Lecture 1. Biology G4054. Mammalian Cell Genetics. 1/20/00
Mutation.
Outline:
Mammalian cells lines
The problem of diploidy and polyploidy
Mutation rates. Rates vs. frequency. Measurements of rates. Fluctuation
analysis.
Mutagenesis. Chemical and physical agents. Dosage considerations.
Expression period. Metabolic cooperation.
Dominant vs. recessive mutations.
Mutagen specificity. Mutational spectra. Repair. Strand
specificity.
Introduction:
Genetics as a subject and genetics as a tool. As a subject: Understanding
what genes do. What do genes do, in somatic cells?
Answer: Replicate, get transmitted, recombine, express their
information.
Genetics as a tool: Most advantageous, the less you know about a process:
mutations can illuminate
(Genetics vs. biochemistry: E. coli PolI of Kornberg vs. PolIII of Cairns)
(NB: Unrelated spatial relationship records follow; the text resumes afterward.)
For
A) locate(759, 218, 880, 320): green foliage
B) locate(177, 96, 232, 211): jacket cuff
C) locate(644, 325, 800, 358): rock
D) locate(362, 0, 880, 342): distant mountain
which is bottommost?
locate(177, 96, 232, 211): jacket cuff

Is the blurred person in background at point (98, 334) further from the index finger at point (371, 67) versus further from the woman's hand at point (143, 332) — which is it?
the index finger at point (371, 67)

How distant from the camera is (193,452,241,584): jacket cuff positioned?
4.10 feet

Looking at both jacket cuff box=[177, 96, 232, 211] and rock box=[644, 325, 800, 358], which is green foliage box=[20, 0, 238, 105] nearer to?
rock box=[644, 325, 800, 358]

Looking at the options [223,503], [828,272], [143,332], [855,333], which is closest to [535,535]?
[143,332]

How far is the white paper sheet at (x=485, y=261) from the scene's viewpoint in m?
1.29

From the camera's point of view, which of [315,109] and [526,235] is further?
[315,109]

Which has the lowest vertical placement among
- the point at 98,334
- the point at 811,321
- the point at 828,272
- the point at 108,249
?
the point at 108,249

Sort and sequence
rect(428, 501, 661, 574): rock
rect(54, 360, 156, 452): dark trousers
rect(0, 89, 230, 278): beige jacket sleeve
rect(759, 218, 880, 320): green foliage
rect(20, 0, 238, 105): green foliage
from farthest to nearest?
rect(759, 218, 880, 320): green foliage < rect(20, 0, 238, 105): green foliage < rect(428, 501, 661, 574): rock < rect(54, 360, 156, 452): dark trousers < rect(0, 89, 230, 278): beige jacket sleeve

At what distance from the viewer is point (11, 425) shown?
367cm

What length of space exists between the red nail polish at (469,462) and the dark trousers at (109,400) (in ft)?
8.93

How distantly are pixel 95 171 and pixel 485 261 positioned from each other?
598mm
Basic genetic manipulation using genetics as a
tool:
1) Mutation. The primary tool. Absence of function lets you pinpoint the
WT function. Random in vivo + selection vs. site-directed.
2) mapping How: mating (with whole organism, but not mammalian cells); cell
fusion = surrogate sex :-) ; FISH
3) juxtaposition (complementation): heterokaryons= 2 nuclei in one cell; hybrid
cells= 2 sets of chromosomes in one nucleus
Advantages of cultured cells for using genetic tools: numbers (10^8); homogeneity
(cell clones)
Disadvantages: limited phenotypes; limited differentiation in culture (although
can maintain a differentiated phenotype); no sex
Mammalian cell lines.
Primary, secondary cultures; passages, senescence
Crisis, rare establishment = immortalization. Transformation (neoplastic
transformation) vs. immortalization.
Mechanism of immortalization, or rather mortalization: telomere shortening due
to a relative telomerase deficiency in WT cells
(See reading)
Heteroploidy common in established lines. Diploidy. Haploidy not achievable (except
very partial monosomies)
Mutation:
Problems of diploid or heteroploid cells: Recessive mutations masked.
Dominant mutations are expressed but are less common.
Example: thymidine kinase (TK) recessive (loss of enzyme) ;
alpha amanitin resistance dominant (altered RNA Pol II).
Problem of epigenicity: epigenetic change = "outside" of genetics =
non-mutational (mutation being a heritable change in 1 the 4 bases).
Example: almost all of differentiation. How to distinguish an epigenetic variant
(heritable change in phenotype) from true mutants?
Caskey and CRM, Capecchi and heat sensitive enzymes; Chasin
and ploidy dependence. Not predicted by epigenetic silencing.
Clone mRNA. See sequence change directly.
Measurement of spontaneous mutation rates. Frequency is not rate, for
spontaneous mutations.
Fluctuation analysis. Luria & Delbruck: Random mutations, not induced
by selection (anti-Lamarkianism). High variance/mean.
Po method. Variance method (use of more data). Also median method (not
discussed). Other methods: rate of increase of frequency.